All these features conspire to make my outing on Alan’s CD a real pleasure despite the weather. While photographer Nigel Clark grumbles and gripes about the poor light doing strange things to his exposure, I am enjoying myself immensely. I have more or less got the road to myself (apart from a grim faced Clark following me down narrow mud spattered lanes in his car) as we search for a suitable location for photographs.
Initially, I find it very difficult to make a clean gear change between first and second ratios. It turns out that Alan himself is none too impressed with the gear selection and plans a strip down of the gearbox to rectify the situation. And the brakes – particularly the front one – which in principle should be well up to the job, do not seem to offer much in the way of real stopping power. Perhaps I’m expecting too much, but Alan is, once again, one step ahead of me, confirming their lack of bite and announcing his intention to skim the drums and machine the linings to suit. That should do it.

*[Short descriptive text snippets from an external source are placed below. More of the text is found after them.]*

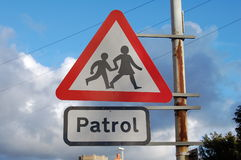 Crossing Patrol Sign. School crossing patrol sign attached to a rusty pole with a blue sky background Stock Photos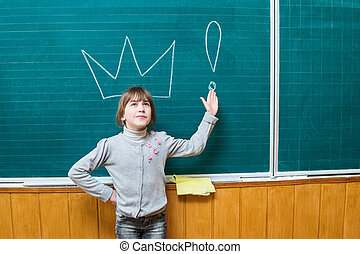 Girl at the school board with crown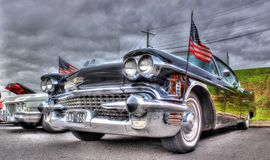 Classic American black Cadillac and flags Royalty Free Stock Images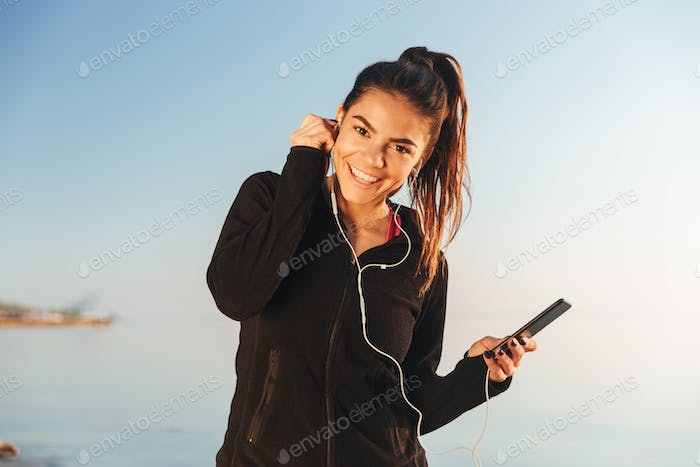 Happy young sportswoman listening to music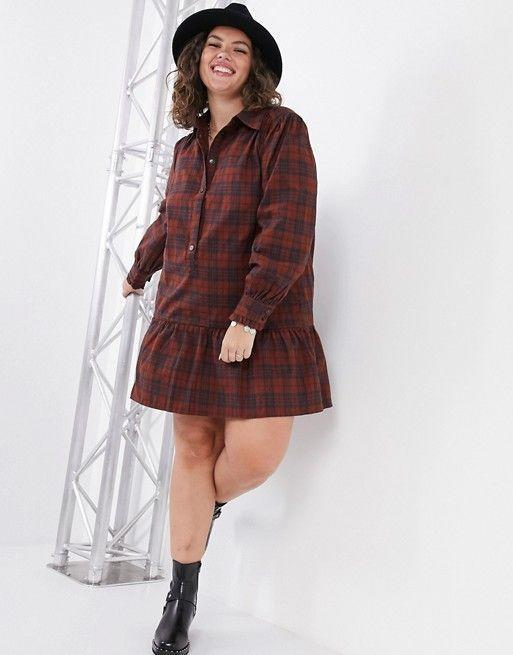 """<p><strong>Only Curve</strong></p><p>us.asos.com</p><p><strong>$60.00</strong></p><p><a href=""""https://go.redirectingat.com?id=74968X1596630&url=https%3A%2F%2Fwww.asos.com%2Fus%2Fonly-curve%2Fonly-curve-shirt-dress-in-check-print%2Fprd%2F20686036&sref=https%3A%2F%2Fwww.cosmopolitan.com%2Fstyle-beauty%2Ffashion%2Fg32678355%2Fflannel-outfits-how-to-wear%2F"""" rel=""""nofollow noopener"""" target=""""_blank"""" data-ylk=""""slk:Shop Now"""" class=""""link rapid-noclick-resp"""">Shop Now</a></p><p>If a plain ol' shirt dress is, well, too plain for you, consider one with a drop hem that adds a tiny extra ruffle. Throw on a black felt hat and patent leather boots with a red and burgundy one for the ultimate autumn vibes. </p>"""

As I get used to the CD though, even these minor criticisms seem to fade to the back of my mind. In the real world, away from the cut and thrust of town traffic, the back brake can be allied to the effective engine braking to provide adequate retardation and I seem to get more adept at swapping cogs too. The low slung machine inspires such confidence and the motor pulls so strongly out of tight bends that I am easily able to pull away from the pursuing Mr Clark. That’s a fairly impressive feat for a near 70-year-old motorcycle.
As I hand the CD back to Alan, I can’t help but reflect that it sometimes seems as if as much real progress in motorcycle design and development as we think has taken place since the Thirties. Certainly tyres, brakes and suspension have come on, but even then you have to consider whether early, un-damped telescopic forks were much of an improvement on well sorted girders.

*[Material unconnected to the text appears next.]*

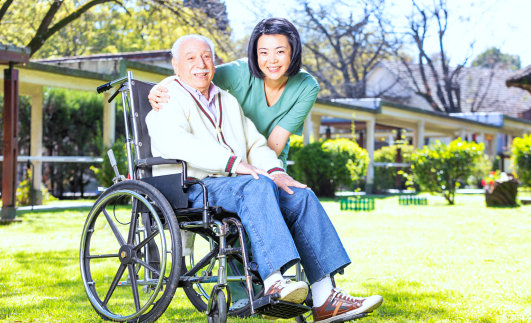 senior man on a wheelchair smiling with caregiver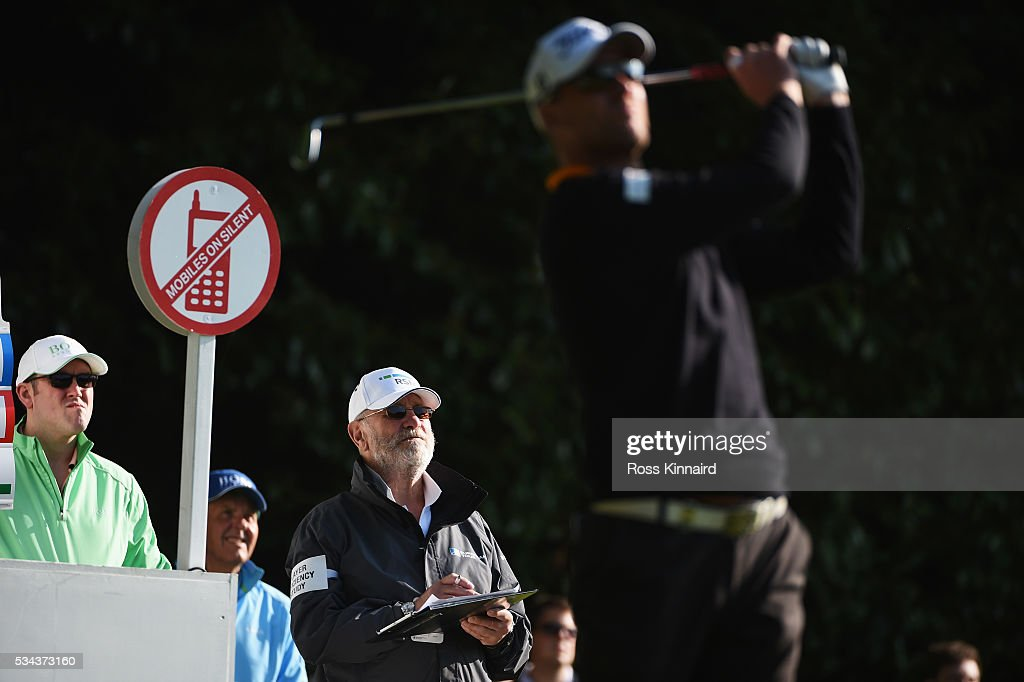 A player effiiciency survey staff member looks on during day one of the BMW PGA Championship at Wentworth on May 26, 2016 in Virginia Water, England.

What I am sure of is that a good 500cc single of the Thirties has a lot going for it. Granted, Alan’s Triumph CD is a rare model and as such would command a premium price, but in many ways it is a typical machine of its period and there are many more affordable models of similar vintage. The virtues of light weight, a low centre of gravity, excellent fuel economy, simplicity and enough performance to excite without intimidating are surely the essence of motorcycling. And the benefits of sound engineering in an era before automated production lines begat the end of hand-finished machinery, are exemplified by machines like the Triumph CD.
Sure, a Sixties twin will get you there quicker but, on a twisty cross-country route on narrow roads, it won’t be that much quicker. Anyway, the joy of classic motorcycling is surely in the travelling rather than the getting there. If that’s true, Alan Berry’s Triumph CD will be providing him with riding pleasure for many years to come.